Translation:The dog likes you because you have food.
No, the dog thinks you are God because you give food to him. And the cat thinks he himself is God because you give food to him.
Could someone remind me what was the difference between "eftersom" and "därför att"?
In the tips section, they mentioned that you can't start a sentence with därför att, but you can with eftersom.
As I read, eftersom would be like our english 'since,' and därför like our 'because.'
Luckily the web archive has it saved: https://web.archive.org/web/20170224131222/http://www.thelocal.se:80/blogs/theswedishteacher/2012/04/16/for-for-att-darfor-att-and-eftersom/
My girlfriend says, därför att, in the middle of this sentence sounds strange, she claims swedish people would say instead, för att.
Därför without the "att" translates to "therefore", correct? So if I wanted to say "You have food, therefore the dog likes you" it would be "Du har mat därför hunden tycker om dig"?

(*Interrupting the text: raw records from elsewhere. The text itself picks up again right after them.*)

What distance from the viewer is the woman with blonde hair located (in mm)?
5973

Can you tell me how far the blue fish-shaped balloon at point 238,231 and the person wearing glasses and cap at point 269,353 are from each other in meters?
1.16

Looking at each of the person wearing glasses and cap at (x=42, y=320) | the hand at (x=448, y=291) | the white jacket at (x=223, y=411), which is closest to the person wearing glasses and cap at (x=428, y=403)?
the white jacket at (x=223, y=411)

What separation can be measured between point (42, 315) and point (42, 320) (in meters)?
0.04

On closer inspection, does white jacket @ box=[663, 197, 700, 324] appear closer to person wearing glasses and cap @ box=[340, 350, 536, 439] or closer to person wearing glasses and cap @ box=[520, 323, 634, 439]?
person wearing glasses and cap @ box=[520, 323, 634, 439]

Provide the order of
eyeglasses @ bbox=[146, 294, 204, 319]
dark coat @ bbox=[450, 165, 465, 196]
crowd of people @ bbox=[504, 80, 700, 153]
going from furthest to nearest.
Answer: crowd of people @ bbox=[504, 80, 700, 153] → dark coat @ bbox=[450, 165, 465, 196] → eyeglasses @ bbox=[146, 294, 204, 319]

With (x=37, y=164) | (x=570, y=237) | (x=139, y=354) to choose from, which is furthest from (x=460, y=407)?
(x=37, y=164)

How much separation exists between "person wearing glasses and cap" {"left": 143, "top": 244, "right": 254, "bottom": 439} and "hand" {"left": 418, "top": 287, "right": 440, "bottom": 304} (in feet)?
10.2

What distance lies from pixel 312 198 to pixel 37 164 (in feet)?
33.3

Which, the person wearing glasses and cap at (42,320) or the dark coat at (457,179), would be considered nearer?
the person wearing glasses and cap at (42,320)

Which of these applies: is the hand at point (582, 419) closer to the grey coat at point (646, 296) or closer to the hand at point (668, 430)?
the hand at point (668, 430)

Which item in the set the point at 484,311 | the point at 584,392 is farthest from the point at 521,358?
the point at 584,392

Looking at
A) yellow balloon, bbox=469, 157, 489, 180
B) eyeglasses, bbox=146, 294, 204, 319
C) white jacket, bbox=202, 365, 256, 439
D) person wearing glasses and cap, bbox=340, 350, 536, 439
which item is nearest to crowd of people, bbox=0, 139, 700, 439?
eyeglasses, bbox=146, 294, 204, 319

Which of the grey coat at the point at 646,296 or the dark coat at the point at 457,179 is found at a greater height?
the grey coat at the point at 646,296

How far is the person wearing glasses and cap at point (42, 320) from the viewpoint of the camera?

Yes, but you'd have to change the word order: Du har mat, därför tycker hunden om dig.
därför att is a subjunction (which joins a clause and a subclause) but därför is just an adverb that can be used to join clauses, therefore both clauses are main clauses and will use the V2 rule.
Hunden tycker om dig, därför har du mat means 'the dog likes you, therefore you have food'. So it might not make a whole lot of sense, but you're right it'd still be V2 in both clauses.
So, därför att and eftersom are interchangeable except when eftersom starts the sentence?
Is the difference between 'därför att' and 'eftersom' like the difference between 'want' and 'omdat' in Dutch and 'denn' and 'weil' in German?
I also wonder that. One form for connecting causes, the other for reasons?
I think that "därför att" most closely matches "want" because you can not say that conjunction at the beginning of a sentence.
därför att means 'because', but just därför means 'therefore' or 'because of that'. So although they look alike, they have very different meaning.
do we use därför att together always here or can we use därför on its own when we want to say because?
You can use därför on its own, but then it works differently. So you can't skip att here, but you could say for instance: Jag har mat. Därför tycker hunden om mig.
The dog likes you and therefore you have food would switch cause and effect and the result would mean something very different from the sentence above, and be highly improbable.
'därför att' compared to simply 'därför' is where i was thinking wrong then
this sentence in English is not grammatically correct unfortunately- the dog likes you because you have the food, not have got the food.
Hunden tycker om dig därför att du har mat.
How do I know when to use "Dig" for you or "du" for you. Here both are referring to the person but use different versions of "you". Thanks everyone
du is the subject form and dig is the object form. It has to be dig here because it's an object. Since they both happen to be the same in English, you can try with he/him instead: The dog likes him, not he, for the same reason. :)
When does one use "På grund av" as opposed to "Därför att" Is på grund av when it is more of a causal type thing such as "The car got into an accident 'because of' the icy roads? Or are they used interchangeably? Thanks ahead of time for your help.
"På grund av" is followed by a noun, but "Därför att" (or any other att-construction), is followed by a sub-clause/verb-expression. "Eftersom" can not be followed by a noun either. One could say that "på grund av" is translated to "because of the".
Not quite. "Feed", when used to mean giving an animal sustenance, is generally reserved for animals bred for commercial/practical purposes. I might give my beef cattle "feed", but I'd give my cat "food"; I might give my hens "feed", but I'd give my pet mouse "food". I would never say I give my dog "feed" unless I was fattening him to be part of a good Chinese meal!